In both the Potter and Pierre Robin sequences multiple etiologies may lead to the same sequence of events. As an example, it is well known that amniotic fluid volume is determined by fetal urine production. In Potter sequence, a variety of events (e.g., cystic kidneys, obstructed ureters, absent kidneys) may result in reduced urinary production thus leading to deformation of the fetus which is manifested as clubbed feet and diminished lung development. Furthermore, the same signs and symptoms when associated with other recognizable features may be part of different syndromes, e.g., Fetal alcohol syndrome, Treacher Collins Syndrome, Velocardiofascial syndrome. These conditions, having accessory symptoms and other known causes, are given the appellation of “syndromic”. In many of these syndromic conditions the sequence may be the result of extrinsic factors acting on the fetus. These extrinsic factors may provide for a sequence with a low recurrence risk even though the genetic underpinning of the syndromic condition itself may be hereditary.

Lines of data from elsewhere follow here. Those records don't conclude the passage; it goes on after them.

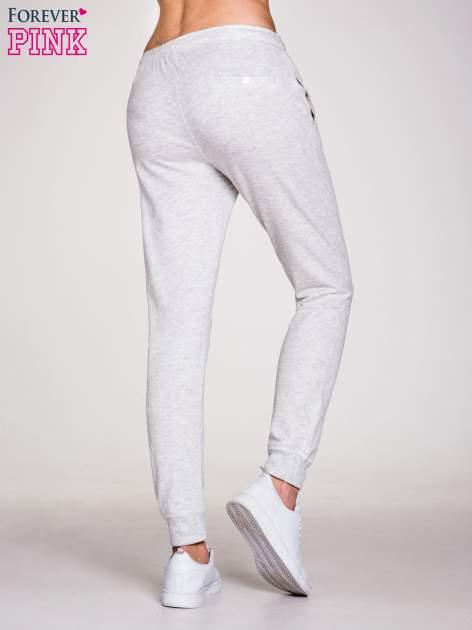 Jasnoszare spodnie dresowe damskie z guziczkami                                  zdj.                                  2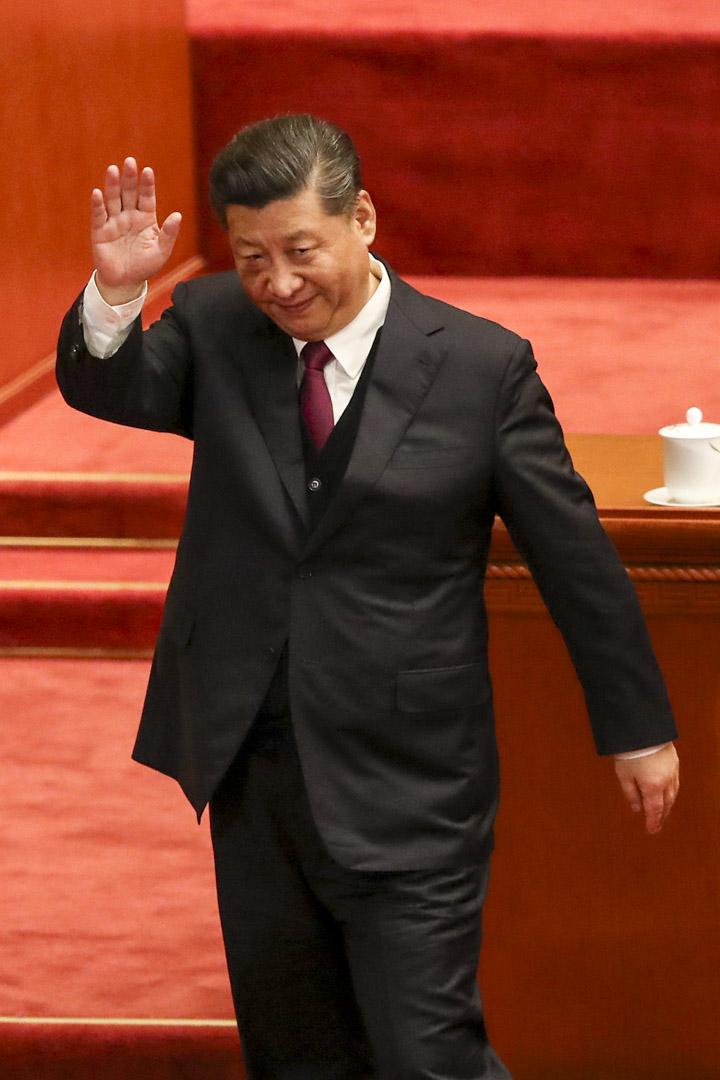 2019年4月30日,國家主席習近平在北京人民大會堂舉行的五四運動100週年演講結束時向觀眾揮手致意。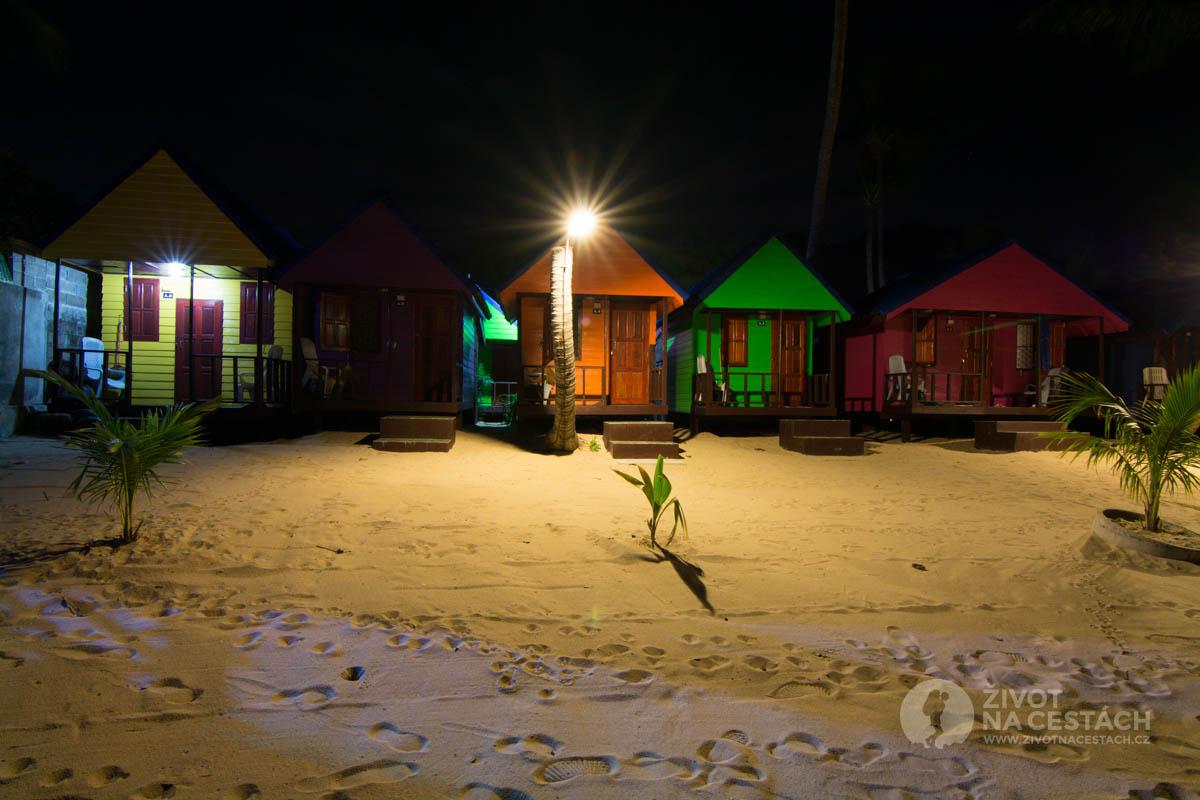 New Hut Bungalov v noci, Ko Samui, Thajsko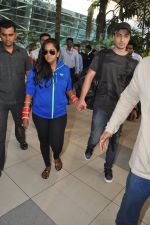 Arpita Khan returns post wedding in Mumbai on 21st Nov 2014 (14)_5470664ba4791.JPG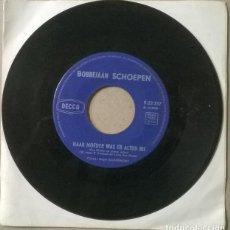 Discos de vinilo: BOBBEJAAN SCHOEPEN. OH MARIE/ HAAR MOEDER WAS ER ALTIJD BIJ. DECCA, BELGIUM 1962 SINGLE. Lote 231562085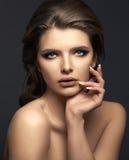 Studioporträt einer schönen jungen Frau mit dem braunen Haar lizenzfreie stockfotografie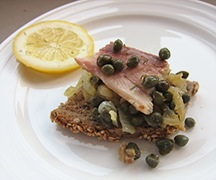 Smoked_trout_capers.jpg
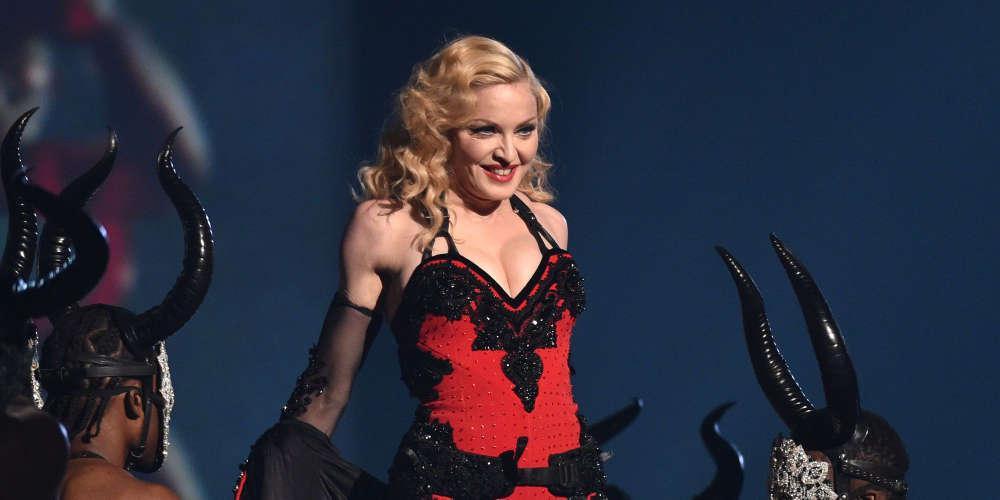 Η Μαντόνα ανακοίνωσε ότι βρέθηκε θετική στον κορωνοϊό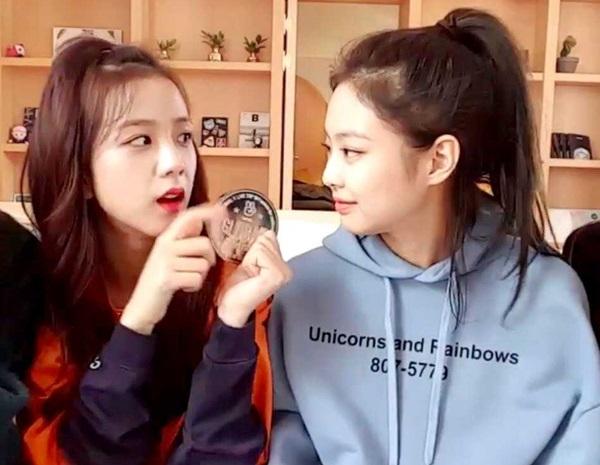 Khác với vẻ lạnh lùng trên sân khấu, Ji Soo và Jennieở đời thường là những cô gái rấtgần gũi, hài hước và đáng yêu.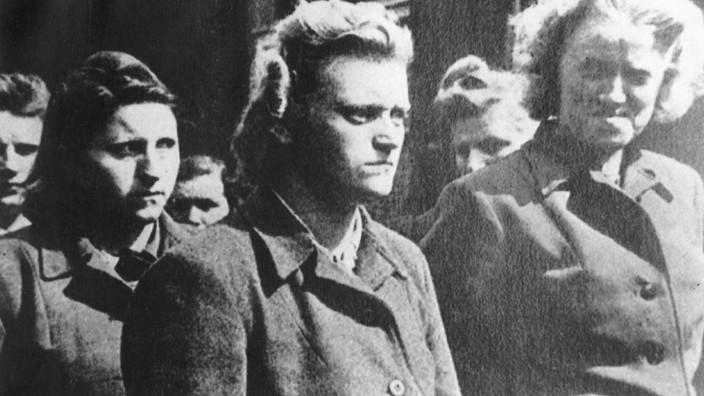 Bergen Belsen Prozeß, 1945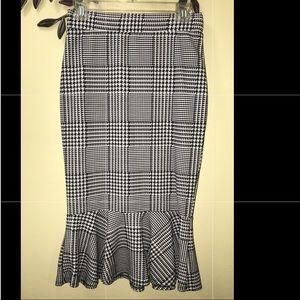 Bodycon Fitted Black & White Skirt w/ flare bottom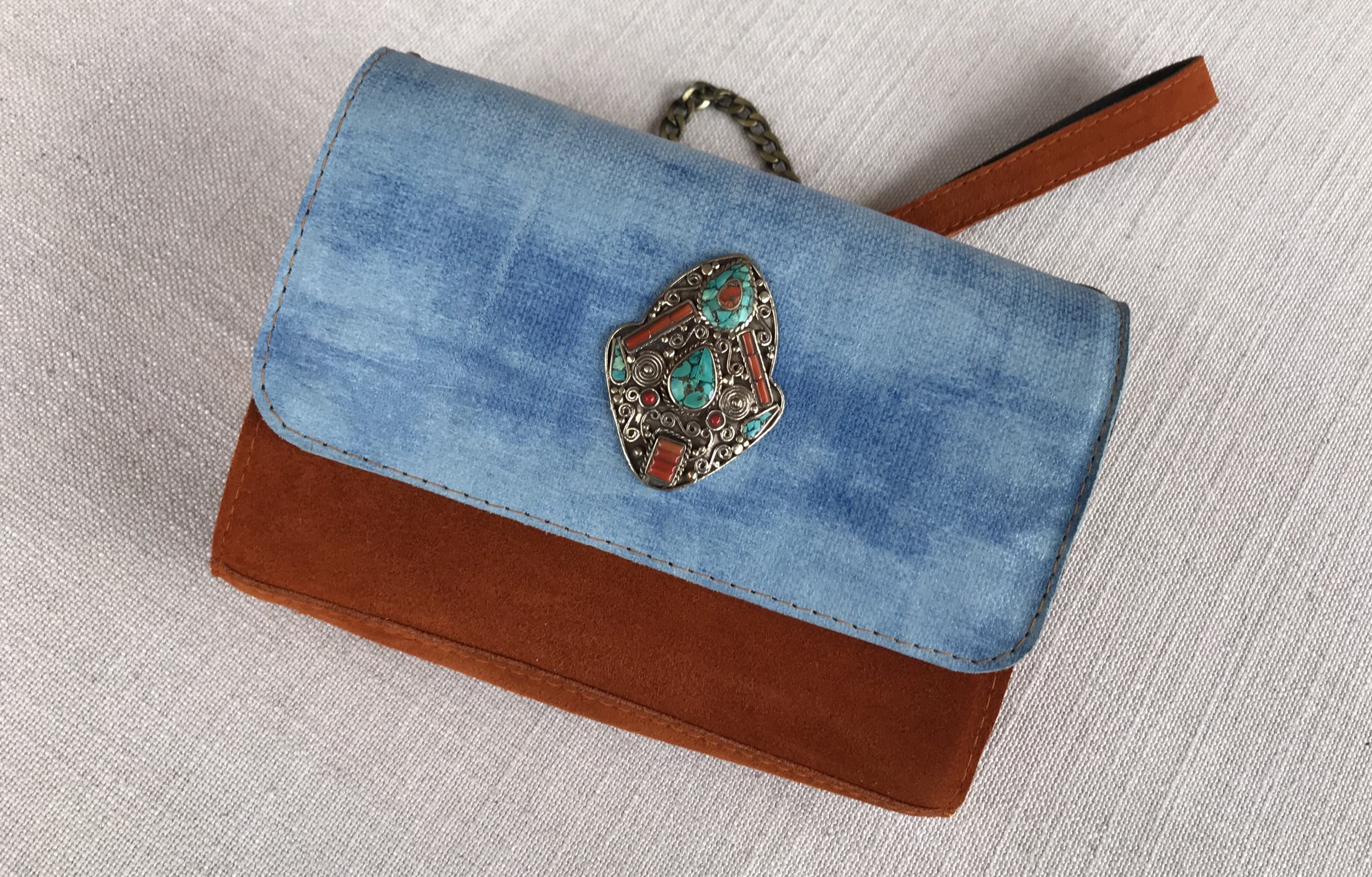 Jewelery bag bicolor suedeleather orange & leather light blue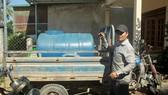 Anh Lê Văn Huy chở nước miễn phí cho người dân vùng hạn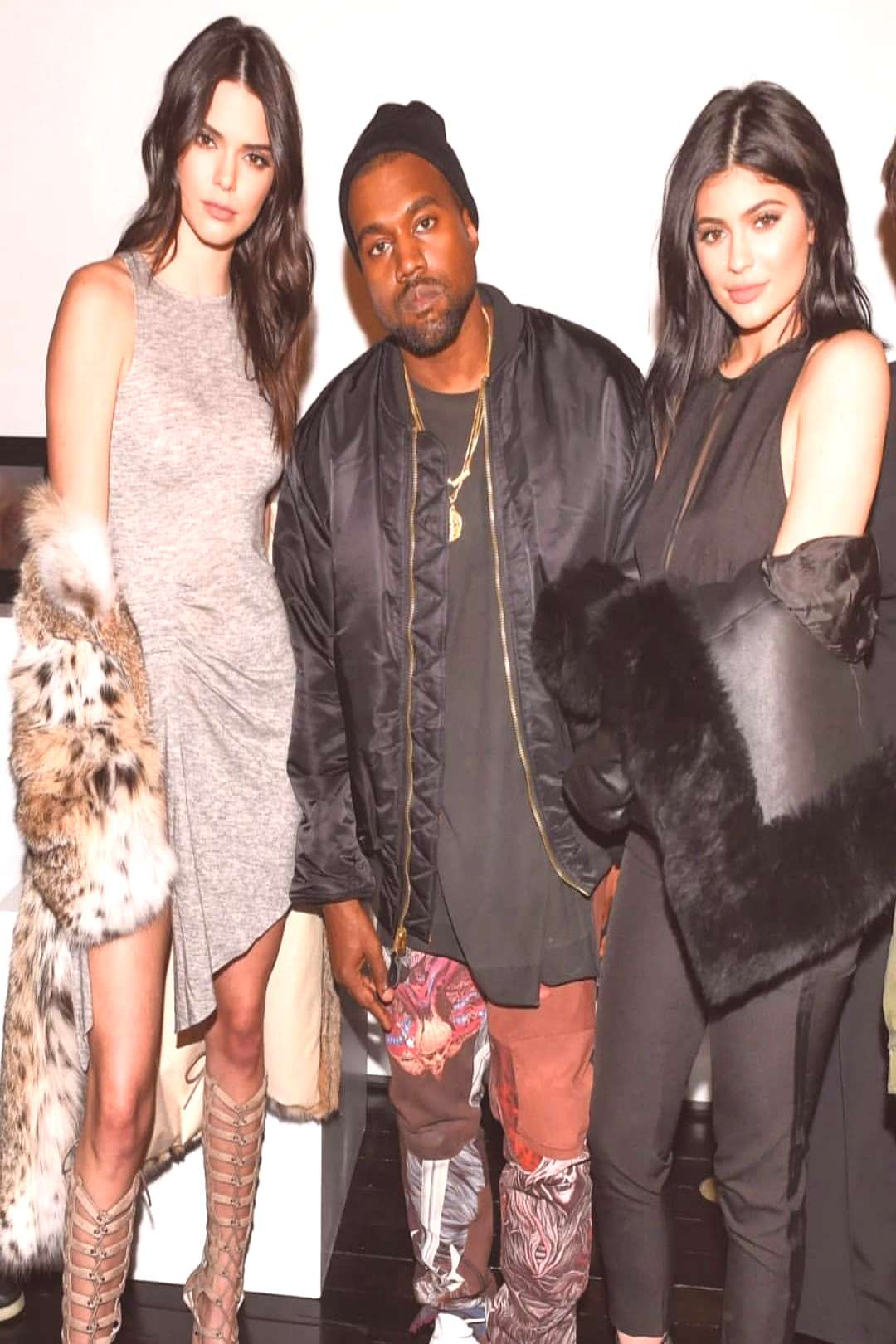 Kendall and Kylie on June 08 2020 and 3 people people standing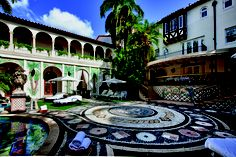 Versace's stunning home sells for cut-price Gianni Versace, Casa Versace, Versace Mansion Miami, Casa Casuarina, Walk In Robe, Villa, South Beach Miami, Cottage Homes, Pool Designs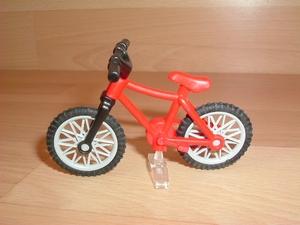 Vélo VTT rouge
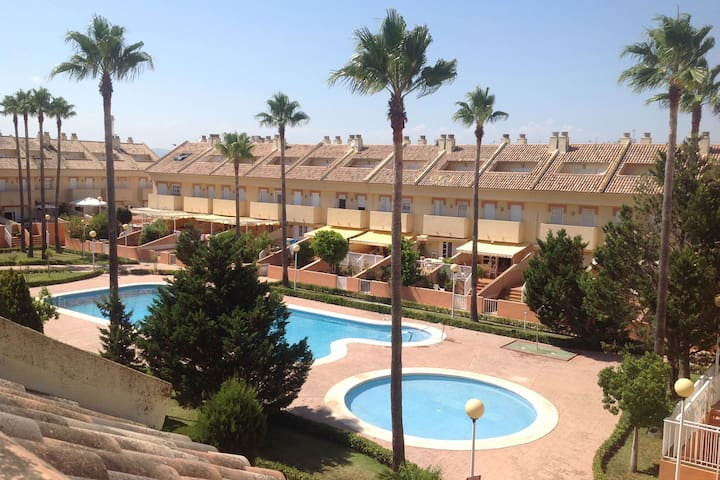 TOWNHOUSE FOR RENT IN EL PERELLONET BEACH VALENCIA - València - Rivitalo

Autism Spectrum Disorders should be considered a sequence, not a syndrome. The autism phenotype, although the result of varied etiologies, can be explained as a cascade of factors all derived from anomalous germinal cell divisions and their subsequent migration. In this regard different etiologies (e.g., germinal matrix bleeds in extreme premature infants, “candle guttering” heterotopic masses in tuberous sclerosis, periventricular cysts in congenital cytomegalovirus) all provide a pathological commonality (i.e., an abnormality of germinal cell divisions and migration) that could explain the manifestation of an autism phenotype.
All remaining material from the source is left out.